As a child, I was convinced that I wanted to become a pediatric surgeon. While studying under a plastic surgeon at Dartmouth, my eyes widened as I was exposed to the world of reconstruction. I watched with amazement as the floor of the patient’s mouth was reconstructed using the skin and muscle from his chest after a tumor resection. Following reconstruction, the patient could again eat and communicate—basic necessities of human life. In many ways, plastic surgery is a field that capitalizes on a surgeon’s creativity and innovation to solve the problems left untouched by other disciples, restoring form and often function. In medical school, I choose to become a plastic surgeon admiring a surgical field that had no anatomical borders, operating on all parts of the body and on any age group.

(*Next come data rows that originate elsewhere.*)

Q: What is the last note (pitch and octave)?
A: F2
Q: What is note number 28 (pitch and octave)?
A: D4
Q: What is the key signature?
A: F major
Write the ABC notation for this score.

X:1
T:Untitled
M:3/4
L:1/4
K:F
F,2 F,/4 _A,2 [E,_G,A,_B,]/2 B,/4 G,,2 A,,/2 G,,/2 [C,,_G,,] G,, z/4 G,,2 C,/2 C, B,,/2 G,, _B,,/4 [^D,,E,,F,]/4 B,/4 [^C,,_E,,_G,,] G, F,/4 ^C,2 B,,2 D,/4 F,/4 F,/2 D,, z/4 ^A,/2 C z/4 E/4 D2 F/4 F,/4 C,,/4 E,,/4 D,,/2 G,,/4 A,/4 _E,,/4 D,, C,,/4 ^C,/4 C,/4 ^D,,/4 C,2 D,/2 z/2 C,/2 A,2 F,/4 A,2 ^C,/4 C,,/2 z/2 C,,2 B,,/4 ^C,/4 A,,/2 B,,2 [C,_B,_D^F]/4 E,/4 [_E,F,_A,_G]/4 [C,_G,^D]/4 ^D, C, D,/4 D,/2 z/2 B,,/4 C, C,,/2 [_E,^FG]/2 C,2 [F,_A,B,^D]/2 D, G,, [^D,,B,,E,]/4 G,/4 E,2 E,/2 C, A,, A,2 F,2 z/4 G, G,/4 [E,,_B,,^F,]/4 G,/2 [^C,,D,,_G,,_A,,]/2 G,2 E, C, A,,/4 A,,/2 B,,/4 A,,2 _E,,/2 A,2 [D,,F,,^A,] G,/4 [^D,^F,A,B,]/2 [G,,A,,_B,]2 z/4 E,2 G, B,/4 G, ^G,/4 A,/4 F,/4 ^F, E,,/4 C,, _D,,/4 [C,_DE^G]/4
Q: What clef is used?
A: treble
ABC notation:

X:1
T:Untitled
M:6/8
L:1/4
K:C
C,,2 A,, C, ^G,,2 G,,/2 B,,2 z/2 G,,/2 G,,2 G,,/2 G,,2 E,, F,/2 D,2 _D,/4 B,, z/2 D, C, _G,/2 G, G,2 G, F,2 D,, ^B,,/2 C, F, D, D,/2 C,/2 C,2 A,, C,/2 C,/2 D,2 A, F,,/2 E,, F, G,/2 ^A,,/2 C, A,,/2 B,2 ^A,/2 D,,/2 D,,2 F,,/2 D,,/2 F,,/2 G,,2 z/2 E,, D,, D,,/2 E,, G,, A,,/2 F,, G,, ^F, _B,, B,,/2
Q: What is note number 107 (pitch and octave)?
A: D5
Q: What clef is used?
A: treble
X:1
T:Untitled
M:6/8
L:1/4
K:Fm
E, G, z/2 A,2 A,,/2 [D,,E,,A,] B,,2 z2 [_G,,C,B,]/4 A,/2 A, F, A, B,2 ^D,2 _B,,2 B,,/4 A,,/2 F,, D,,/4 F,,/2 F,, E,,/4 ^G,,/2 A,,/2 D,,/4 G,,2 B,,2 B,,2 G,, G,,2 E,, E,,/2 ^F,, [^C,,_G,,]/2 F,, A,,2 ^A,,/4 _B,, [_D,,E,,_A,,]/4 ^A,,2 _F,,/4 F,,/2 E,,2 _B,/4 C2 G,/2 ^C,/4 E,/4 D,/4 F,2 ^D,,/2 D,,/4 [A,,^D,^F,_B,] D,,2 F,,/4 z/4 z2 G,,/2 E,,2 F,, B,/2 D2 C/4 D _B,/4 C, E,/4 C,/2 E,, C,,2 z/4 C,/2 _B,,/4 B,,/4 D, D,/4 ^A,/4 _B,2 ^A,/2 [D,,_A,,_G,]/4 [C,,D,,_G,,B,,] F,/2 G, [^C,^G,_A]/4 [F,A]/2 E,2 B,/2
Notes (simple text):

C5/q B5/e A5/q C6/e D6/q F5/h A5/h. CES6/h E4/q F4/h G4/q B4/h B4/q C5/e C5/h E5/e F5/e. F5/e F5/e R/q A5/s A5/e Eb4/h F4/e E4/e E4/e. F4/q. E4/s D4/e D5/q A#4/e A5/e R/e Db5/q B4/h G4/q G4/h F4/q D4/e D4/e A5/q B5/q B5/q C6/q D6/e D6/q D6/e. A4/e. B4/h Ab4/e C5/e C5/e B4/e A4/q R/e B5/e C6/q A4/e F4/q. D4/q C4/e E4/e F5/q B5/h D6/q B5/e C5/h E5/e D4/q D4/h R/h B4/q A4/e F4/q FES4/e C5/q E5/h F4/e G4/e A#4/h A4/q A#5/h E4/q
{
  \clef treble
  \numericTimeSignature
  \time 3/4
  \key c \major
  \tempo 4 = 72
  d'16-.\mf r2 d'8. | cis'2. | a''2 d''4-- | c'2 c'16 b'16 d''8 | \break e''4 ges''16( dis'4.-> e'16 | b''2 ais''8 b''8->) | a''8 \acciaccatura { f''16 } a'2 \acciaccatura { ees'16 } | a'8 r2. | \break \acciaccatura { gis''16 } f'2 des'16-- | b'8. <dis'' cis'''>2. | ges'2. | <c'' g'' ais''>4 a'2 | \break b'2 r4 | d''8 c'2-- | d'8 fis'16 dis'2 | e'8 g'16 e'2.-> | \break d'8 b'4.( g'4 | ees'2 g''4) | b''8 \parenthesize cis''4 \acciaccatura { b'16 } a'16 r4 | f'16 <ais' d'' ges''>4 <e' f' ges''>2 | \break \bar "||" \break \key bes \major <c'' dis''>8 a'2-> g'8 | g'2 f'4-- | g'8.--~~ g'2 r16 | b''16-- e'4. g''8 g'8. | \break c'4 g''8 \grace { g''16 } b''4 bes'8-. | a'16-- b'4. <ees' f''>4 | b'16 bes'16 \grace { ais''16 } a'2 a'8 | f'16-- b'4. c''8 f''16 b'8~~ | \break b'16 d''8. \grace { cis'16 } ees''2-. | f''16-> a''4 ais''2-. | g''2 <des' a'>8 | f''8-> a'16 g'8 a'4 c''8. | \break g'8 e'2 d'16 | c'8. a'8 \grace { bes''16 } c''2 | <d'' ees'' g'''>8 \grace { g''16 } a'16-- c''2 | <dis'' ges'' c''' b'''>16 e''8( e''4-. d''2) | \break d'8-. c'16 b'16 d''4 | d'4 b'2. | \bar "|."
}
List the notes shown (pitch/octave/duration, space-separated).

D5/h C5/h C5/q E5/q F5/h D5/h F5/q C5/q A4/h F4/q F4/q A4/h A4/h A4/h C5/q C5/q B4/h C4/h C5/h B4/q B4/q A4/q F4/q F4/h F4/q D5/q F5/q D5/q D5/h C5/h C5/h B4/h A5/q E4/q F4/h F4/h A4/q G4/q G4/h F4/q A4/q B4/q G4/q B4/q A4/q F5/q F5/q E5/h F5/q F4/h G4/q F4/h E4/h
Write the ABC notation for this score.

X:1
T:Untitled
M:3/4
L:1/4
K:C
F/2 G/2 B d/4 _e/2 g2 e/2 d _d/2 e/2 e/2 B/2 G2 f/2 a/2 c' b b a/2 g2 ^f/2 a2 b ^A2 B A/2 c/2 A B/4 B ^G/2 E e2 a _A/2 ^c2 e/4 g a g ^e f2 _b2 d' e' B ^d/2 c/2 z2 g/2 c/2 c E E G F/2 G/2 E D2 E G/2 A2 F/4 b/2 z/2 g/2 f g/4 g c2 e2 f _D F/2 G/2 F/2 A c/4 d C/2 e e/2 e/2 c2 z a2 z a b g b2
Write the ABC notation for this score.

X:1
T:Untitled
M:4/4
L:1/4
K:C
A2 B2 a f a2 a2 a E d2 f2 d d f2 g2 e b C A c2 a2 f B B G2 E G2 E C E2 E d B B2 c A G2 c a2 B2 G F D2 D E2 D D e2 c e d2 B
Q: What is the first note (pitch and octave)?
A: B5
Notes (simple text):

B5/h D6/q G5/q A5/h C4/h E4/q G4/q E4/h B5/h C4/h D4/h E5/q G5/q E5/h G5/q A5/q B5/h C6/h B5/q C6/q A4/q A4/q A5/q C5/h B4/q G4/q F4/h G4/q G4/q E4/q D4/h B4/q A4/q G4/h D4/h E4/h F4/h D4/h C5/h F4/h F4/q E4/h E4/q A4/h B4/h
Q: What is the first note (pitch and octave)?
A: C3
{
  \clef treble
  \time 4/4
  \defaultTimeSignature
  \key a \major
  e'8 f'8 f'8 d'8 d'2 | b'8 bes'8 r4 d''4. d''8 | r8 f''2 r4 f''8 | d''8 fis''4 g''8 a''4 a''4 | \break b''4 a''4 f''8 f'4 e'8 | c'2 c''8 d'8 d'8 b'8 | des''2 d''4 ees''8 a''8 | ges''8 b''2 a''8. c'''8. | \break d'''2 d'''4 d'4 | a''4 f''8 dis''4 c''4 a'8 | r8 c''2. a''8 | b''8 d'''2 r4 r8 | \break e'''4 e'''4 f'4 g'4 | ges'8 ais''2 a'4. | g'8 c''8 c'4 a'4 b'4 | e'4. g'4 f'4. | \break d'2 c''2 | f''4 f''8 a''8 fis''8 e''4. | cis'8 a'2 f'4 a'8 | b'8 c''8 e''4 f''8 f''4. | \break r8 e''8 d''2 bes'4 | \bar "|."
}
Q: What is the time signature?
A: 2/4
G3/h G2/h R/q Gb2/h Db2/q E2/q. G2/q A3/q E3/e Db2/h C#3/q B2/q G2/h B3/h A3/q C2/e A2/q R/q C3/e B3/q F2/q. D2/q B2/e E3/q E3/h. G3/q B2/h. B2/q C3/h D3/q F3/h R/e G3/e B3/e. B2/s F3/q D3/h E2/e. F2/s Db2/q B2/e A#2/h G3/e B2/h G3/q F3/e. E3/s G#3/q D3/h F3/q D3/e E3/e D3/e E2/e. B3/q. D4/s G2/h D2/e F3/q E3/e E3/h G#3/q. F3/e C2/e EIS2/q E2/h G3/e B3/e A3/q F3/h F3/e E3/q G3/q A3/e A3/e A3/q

The ayurvedic physician Sushruta first developed the field of reconstructive surgery in ancient India (c. 800 BC). Secondary to religious, criminal or military punishment, Sushruta treated many patients with amputated noses, genitalia and earlobes. It was during this era that he developed techniques to reconstruct the nose using skin from the forehead or an earlobe using the cheek. Wartime atrocities lead to developments in plastic surgery during the Roman Empire, the 16th Century, and World War I. Harold Gilles of the British Army was instrumental in advancing the field of plastic surgery by repairing disfiguring facial wounds of soldiers injured by shrapnel during trench warfare.
Over the last century, techniques have improved leading to more realistic reconstructions. We have entered the age of microsurgery, allowing plastic surgeons to utilize tissue from a distant location by reattaching it to a new artery and vein. The word reconstruction means to build something that was damaged or destroyed. In plastic surgery the damage is often due to an accident or cancer.
While training as a general surgeon at Columbia University and the University of California, San Francisco, I learned to save patients from life threatening accidents and advanced cancers. Now as a plastic surgeon, I have the privilege of restoring their bodies and their lives. Some of the most exciting and challenging cases that I perform are breast reconstruction after mastectomy and facial reconstruction after MOH’s excision. I have been challenged by many secondary rhinoplasties (nose jobs) due to difficulty breathing or collapse of the nose. Each patient has a unique set of deficits and goals, making this aspect of my practice constantly challenging and rewarding.